Statement 4. When Mike says of your new tandem wheel 'I'll have it ready next Friday' he doesn't actually mean next Friday, nor Saturday the week after that either. They are figures-of-speech.

Statement 5. This Tuesday was a figure-of-speech too.

Statement 6. When the tandem pilot says 'Stop pedalling' it should not be taken to mean 'Carry on chatting and also carry on pedalling.' Stop Pedalling isn't a figure-of-speech. It's a now speech.

Statement 7. Because the synch chain immediately comes off, you cretin.

Statement 8. B****cks. Never mind, we can both get off and I'll fiddle with it if you hold the damned thing up. See that derailleur mech there? Ad hoc tensioning device. On the bottom half of the chain because it's slack when I'm pedalling, but it suddenly goes into t'rrific tension if I've bloody well stopped and you're still going you great brain-free clotworthy, and then the top goes slack and cascades all over the damned shop. Are you stupid or something? Did Andy drop a mortising chisel off the roof into your skull and scrape the contents out with a tea-spoon?

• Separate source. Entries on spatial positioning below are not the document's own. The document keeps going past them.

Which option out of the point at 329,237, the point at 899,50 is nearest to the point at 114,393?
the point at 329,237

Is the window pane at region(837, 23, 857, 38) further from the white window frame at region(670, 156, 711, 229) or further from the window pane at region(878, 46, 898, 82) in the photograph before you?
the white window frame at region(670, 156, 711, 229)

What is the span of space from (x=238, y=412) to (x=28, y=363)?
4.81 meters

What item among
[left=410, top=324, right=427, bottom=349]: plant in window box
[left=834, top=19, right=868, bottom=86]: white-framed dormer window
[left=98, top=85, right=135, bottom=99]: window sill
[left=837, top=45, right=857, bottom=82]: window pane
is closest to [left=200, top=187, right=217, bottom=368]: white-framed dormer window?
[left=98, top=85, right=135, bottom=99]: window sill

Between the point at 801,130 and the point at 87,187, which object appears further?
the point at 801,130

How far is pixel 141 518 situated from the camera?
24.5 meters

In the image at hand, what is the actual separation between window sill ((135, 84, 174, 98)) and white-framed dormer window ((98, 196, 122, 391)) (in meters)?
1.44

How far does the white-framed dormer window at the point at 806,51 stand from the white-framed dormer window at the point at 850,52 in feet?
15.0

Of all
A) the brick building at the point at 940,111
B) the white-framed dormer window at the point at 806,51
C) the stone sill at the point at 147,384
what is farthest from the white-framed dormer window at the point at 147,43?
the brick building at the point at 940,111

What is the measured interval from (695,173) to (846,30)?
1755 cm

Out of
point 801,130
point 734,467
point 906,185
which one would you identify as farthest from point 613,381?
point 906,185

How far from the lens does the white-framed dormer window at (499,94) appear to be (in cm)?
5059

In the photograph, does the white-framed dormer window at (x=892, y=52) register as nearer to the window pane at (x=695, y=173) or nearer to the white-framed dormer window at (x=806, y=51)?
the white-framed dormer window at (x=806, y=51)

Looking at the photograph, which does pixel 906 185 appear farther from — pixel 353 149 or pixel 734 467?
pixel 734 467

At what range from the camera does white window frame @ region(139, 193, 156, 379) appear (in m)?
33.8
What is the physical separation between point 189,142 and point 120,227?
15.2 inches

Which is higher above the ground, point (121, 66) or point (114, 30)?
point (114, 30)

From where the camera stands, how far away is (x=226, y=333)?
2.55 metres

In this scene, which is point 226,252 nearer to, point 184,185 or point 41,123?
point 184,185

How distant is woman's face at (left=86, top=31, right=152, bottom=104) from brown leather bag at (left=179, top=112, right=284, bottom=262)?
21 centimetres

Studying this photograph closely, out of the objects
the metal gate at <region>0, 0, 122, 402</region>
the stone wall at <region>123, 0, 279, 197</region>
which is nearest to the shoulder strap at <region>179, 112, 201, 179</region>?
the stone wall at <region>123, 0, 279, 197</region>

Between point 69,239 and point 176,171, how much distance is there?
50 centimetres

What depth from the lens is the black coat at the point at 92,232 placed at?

Statement 9. Yes I know I didn't sort the washing. What's that got to do with it? Anyway I was in a frantic rush trying to get it inside before they sprayed the orchard (they spray the commercial orchards here, several times a week, and they don't tell us beforehand like they're supposed to) and then I was hoovering the lawn for an hour because of all that insulation stuff. (Polystyrene. The little balls go everywhere. It was windy.)

Statement 10. Ow! For *uck's-sake!

Staement 11. Yes I know we agreed I'd start off with the left foot clipped in but if you gaily whizz your pedals backwards when I'm standing here then mine whizz round too and whack the inside of my knee-bone - ow! *uck! Like that!



Statement 12. We like our tandem. It doesn't necessarily mean we're going to stay married.